In this context, observability is composed of 3 fundamental pillars:
- Metrics: These are data (usually numerical) that allow us to measure performance about how an asset was at a certain time.
e.g. application X was consuming 20% CPU at 23:59 on 01/10/2021.
- Logs and events: These are events that happen within a program and that are recorded in plain text files or in later readable buffers, they generally follow a standard structure to facilitate the interpretation of their information.
e.g. 0.185.248.71 – [01/Oct/2021:20:12:07 +0000] 808890 «GET /inventoryService/inventory/purchaseItem?userId=20253471&itemId=23434300 HTTP/1.1» 500 17 «-» «Apache-HttpClient/4.2.6 (java 1.5) » In general, with metrics and events we get a good foundation to understand the performance and behavior of an individual system, although we do not have the ability to see the lifecycle of a request or a request that moves within one or different components.
- Tracking: Tracking allows us to know the journey of each trace (an action or a transaction) through all the nodes of a system. In its path, it has to allow us to collect durations, states, actions that are carried out at high and low level, etc. This is very useful for detecting performance issues, looking for the root cause of a problem, detecting a bottleneck, making sure of the integrity of all operations, etc.

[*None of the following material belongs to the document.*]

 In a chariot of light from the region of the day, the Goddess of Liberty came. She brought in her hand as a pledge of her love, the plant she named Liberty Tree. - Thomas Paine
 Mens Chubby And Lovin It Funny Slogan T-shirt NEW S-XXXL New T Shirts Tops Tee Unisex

Currently there are models to be able to structure this data in a logical and orderly way such as opentelemetry, opentracing or Elasticsearch APM.

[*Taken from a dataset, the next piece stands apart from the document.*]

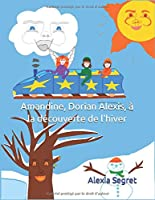 Amandine, Dorian Alexis, à la découverte de l'hiver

When we talk about end-to-end monitoring we are located in this last section, although by correlating and correctly combining the data between all types we can achieve very satisfactory results.
What can we achieve with end-to-end?
Taking this example image, we can imagine a scenario of a business process that makes online sales which is composed of different components that, after analysis of each system, finds the way to retrieve the information of each system. The trace begins when the user makes an online sale and ends when the product arrives at home. In addition, you can track and correlate the trace in each component since the sales ID is shared among all. Looking at the diagram, we see that the business process is sectioned by 4 components. For each of them and for each transaction we can get the state (OK or KO), the duration (the time the transaction has taken within the component itself), the volumetry (how many transactions it has processed), and the mode of the component (if it is an initial component, an intermediary component or a final component)

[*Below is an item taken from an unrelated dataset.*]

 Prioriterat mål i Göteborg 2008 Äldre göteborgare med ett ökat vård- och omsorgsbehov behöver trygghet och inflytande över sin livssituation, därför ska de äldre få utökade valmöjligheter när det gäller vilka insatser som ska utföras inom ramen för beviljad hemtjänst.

- The first component simulates a web server with an eCommerce to make sales. It is the entry point, so each purchase will start a trace and will not end until it reaches the last component.
- The second component is intermediary, so its function at the end-to-end level is to add all its metrics to the existing trace. It is a database, so it is controlled that the transaction has been written correctly among others.
- The third system is also an intermediary so it continues to add up. It simulates being a warehouse that can be consulted by API, so it can be integrated without problems to this monitoring.
- And ending with the fourth is the one that ends the trace, so it performs calculations between the traces of the first and its own to define the most exact values that the newly completed trace will carry.
What data can we achieve by carrying out this monitoring?
- How many sales have been made in total?
- How many sales are ongoing vs. how many have ended?
- How many sales have been made successfully vs failed between any of the systems?
- How many sales have received any arrangement so that you could continue with your flow?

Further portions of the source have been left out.